### WHAT TO PRODUCE
Reproduce the data from the line containing "How big is the" through the end of the data, swapping "furthest" for "farthest" and leaving everything else unchanged.

### GIVEN DATA
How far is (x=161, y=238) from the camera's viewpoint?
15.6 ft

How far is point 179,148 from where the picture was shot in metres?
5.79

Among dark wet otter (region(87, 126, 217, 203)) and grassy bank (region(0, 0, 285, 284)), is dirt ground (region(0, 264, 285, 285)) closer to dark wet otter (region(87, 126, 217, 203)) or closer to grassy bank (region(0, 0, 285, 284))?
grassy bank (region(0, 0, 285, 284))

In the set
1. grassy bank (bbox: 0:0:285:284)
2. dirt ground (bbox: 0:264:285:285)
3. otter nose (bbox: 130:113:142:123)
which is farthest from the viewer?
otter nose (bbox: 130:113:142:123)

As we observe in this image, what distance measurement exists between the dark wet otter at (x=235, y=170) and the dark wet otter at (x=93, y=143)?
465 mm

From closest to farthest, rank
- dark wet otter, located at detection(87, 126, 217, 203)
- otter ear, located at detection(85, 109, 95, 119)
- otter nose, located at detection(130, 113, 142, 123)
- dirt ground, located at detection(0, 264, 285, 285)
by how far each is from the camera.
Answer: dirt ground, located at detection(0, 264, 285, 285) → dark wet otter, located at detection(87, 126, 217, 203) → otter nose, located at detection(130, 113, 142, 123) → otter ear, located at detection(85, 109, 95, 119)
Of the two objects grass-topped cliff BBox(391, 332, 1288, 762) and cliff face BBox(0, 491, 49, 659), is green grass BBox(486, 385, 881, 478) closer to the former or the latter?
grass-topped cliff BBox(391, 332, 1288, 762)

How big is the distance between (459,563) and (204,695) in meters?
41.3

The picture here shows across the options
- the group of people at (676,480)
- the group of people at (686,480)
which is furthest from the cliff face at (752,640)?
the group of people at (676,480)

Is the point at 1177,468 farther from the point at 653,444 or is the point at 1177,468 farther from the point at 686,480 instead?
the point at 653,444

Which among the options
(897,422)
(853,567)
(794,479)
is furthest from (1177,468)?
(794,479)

### WRITTEN SOLUTION
How big is the distance between (459,563) and (204,695) in meters?
41.3

The picture here shows across the options
- the group of people at (676,480)
- the group of people at (686,480)
which is farthest from the cliff face at (752,640)?
the group of people at (676,480)

Is the point at 1177,468 farther from the point at 653,444 or is the point at 1177,468 farther from the point at 686,480 instead?
the point at 653,444

Which among the options
(897,422)
(853,567)
(794,479)
is farthest from (1177,468)?
(794,479)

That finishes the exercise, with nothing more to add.